REQUIREMENT
Pictures stay out; print the rest of the listing below exactly as it stands.

SOURCE MATERIAL
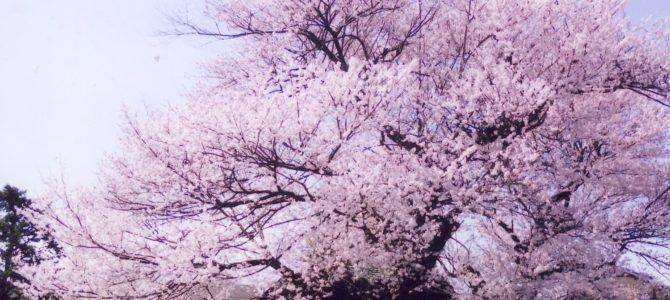 大磯新種桜の命名案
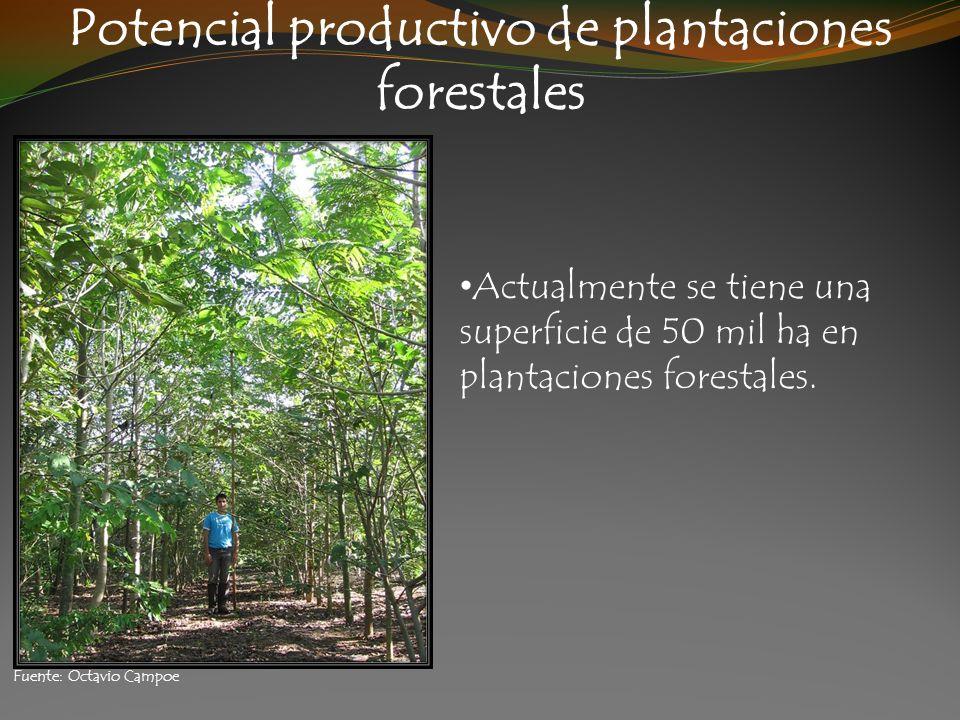Potencial productivo de plantaciones forestales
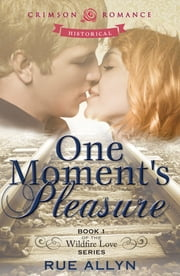 One Moment's Pleasure - Book 1 of the Wildfire Love series ebook by Rue Allyn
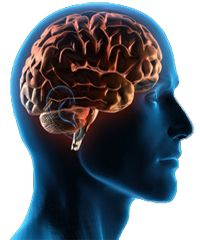 Learn about Huntington's Disease.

RESULT
 大磯新種桜の命名案
Potencial productivo de plantaciones forestales
 One Moment's Pleasure - Book 1 of the Wildfire Love series ebook by Rue Allyn
 Learn about Huntington's Disease.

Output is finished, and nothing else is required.